Environment: Cloudera, HDFS, Hive, Sqoop, python Flume, Java, Shell-script, LINUX, Impala, Eclipse, Sas, Tableau, MySQL.Confidential
- Created Hive tables to store the processed results in a tabular format and written Hive scripts to transform and aggregate the disparate data.
- Automated the process for extraction of data from warehouses and weblogs into HIVE tables by developing workflows jobs in Oozie.
- Worked on migrating the customers from Teradata to Hadoop and thus involved in Teradata decommission that in turn helped the organization by cost cutting.
- Developed a utility to move the data from production to lower lanes using Distcp.
- Experience in using Avro, Parquet, RC File and JSON file formats and developed UDFs using Hive and Pig.
- E2E development of the ETL process by sourcing the data from upstream, perform complex transformations and export the data to Teradata.
- Exported the aggregated data into RDBMS using Sqoop for creating dashboards in the Tableau and developed trend analysis using statistical features.
- Scheduled snapshots of volumes for backup to find root cause analysis of failures and document bugs and fixes for downtimes and maintenance of cluster.
- Utilized Agile Scrum Methodology to manage and organize the team with regular code review sessions.
Environment: Cloudera, HDFS, Hive, Sqoop, Shell-script, LINUX, Impala, Teradata.Confidential
- Responsible for gathering requirements from Business Analysts and Operational Analysts and identifying the data sources required for the requests.
- Proficient in importing/exporting large amounts of data from files to Teradata and vice versa.

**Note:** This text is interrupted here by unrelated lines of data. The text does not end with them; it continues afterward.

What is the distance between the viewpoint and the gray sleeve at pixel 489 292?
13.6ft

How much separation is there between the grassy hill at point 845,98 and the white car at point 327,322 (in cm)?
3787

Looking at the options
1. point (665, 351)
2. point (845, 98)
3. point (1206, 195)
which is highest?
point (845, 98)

- Developed the DW ETL scripts using BTEQ, Stored Procedures, Macros in Teradata.
- Developed scripts for loading the data into the base tables in EDW using Fast Load, Multi Load and BTEQ utilities of Teradata
- Created numerous scripts with Teradata utilities BTEQ, MLOAD and FLOAD.

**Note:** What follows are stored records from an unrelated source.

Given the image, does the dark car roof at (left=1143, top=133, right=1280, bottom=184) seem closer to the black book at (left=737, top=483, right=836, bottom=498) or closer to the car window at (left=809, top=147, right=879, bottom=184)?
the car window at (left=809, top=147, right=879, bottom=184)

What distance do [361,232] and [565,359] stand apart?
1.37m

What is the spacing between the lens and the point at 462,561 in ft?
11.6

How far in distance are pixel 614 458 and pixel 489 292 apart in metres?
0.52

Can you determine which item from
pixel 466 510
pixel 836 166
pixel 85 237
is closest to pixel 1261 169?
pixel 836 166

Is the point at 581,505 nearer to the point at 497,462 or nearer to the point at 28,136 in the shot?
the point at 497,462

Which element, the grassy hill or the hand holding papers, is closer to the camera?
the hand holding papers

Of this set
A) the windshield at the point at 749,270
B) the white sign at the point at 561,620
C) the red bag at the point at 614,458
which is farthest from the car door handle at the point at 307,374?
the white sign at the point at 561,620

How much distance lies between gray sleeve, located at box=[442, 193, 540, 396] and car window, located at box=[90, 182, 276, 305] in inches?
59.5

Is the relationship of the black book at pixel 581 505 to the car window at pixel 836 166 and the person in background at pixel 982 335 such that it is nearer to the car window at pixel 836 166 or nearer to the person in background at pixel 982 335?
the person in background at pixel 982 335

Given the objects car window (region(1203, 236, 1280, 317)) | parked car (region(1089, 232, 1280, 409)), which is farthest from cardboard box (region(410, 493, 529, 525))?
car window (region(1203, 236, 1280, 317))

- Highly experienced in Performance Tuning and Optimization for increasing the efficiency of the scripts.
- Developed reports using the Teradata advanced techniques like rank, row number
- Worked on Data Verifications and Validations to evaluate the data generated according to the requirements is appropriate and consistent.

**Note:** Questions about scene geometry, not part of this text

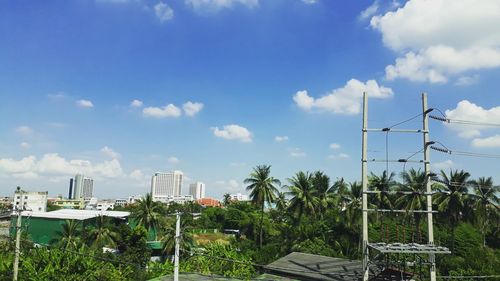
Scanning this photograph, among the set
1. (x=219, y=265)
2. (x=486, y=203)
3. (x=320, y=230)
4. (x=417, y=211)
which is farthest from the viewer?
(x=320, y=230)

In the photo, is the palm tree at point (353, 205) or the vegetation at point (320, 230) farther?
the palm tree at point (353, 205)

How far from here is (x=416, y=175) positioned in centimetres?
5547

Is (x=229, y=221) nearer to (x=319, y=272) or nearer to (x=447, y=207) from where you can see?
(x=447, y=207)

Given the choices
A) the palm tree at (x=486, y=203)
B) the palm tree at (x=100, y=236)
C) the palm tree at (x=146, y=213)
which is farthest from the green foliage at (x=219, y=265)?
the palm tree at (x=486, y=203)

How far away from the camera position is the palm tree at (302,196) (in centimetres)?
6044

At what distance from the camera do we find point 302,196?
6050 cm

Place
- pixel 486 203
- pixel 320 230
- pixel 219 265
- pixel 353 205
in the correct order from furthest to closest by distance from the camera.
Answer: pixel 320 230, pixel 353 205, pixel 486 203, pixel 219 265

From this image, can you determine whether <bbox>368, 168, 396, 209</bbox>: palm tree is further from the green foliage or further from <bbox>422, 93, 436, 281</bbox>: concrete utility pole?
<bbox>422, 93, 436, 281</bbox>: concrete utility pole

- Tested database to check field size validation, check constraints, stored procedures and cross verifying the field size defined within the application with metadata.
- Proficient in working on Set, Multiset, Derived, Volatile Temporary tables.
- Designed and developed weekly, monthly reports related to the marketing and financial departments using Teradata SQL.
- Extracted data from existing data source and performed ad - hoc queries.
Environment: Teradata V12, BTEQ, MLOAD, FLOAD, ORACLE, SQL, PLSQL, UNIX, Windows XP.Confidential
- Involved in Full Life Cycle Development in Distributed Environment Using Java and J2EE framework.
- Responsible for developing and modifying the existing service layer based on the business requirements.
- Involved in designing & developing web - services using SOAP and WSDL.
- Involved in database design.
- Created tables, stored procedures in SQL for data manipulation and retrieval, Database Modification using SQL, PL/SQL, Stored procedures, triggers, Views in Oracle 9i.
- Created User Interface using JSF.
- Involved in integration testing the Business Logic layer and Data Access layer.
- Integrated JSF with JSP and used JSF Custom Tag Libraries to display the value of variables defined in configuration files.
- Involved in JUnit testing of the application using JUnit framework.
- Written Stored Procedures functions and views to retrieve the data.
- Used Maven builds to wrap around Ant build scripts.
- CVS tool is used for version control of code and project documents.
- Responsible to mentor/work with team members to make sure the standards and guidelines are followed and delivery of tasks in time.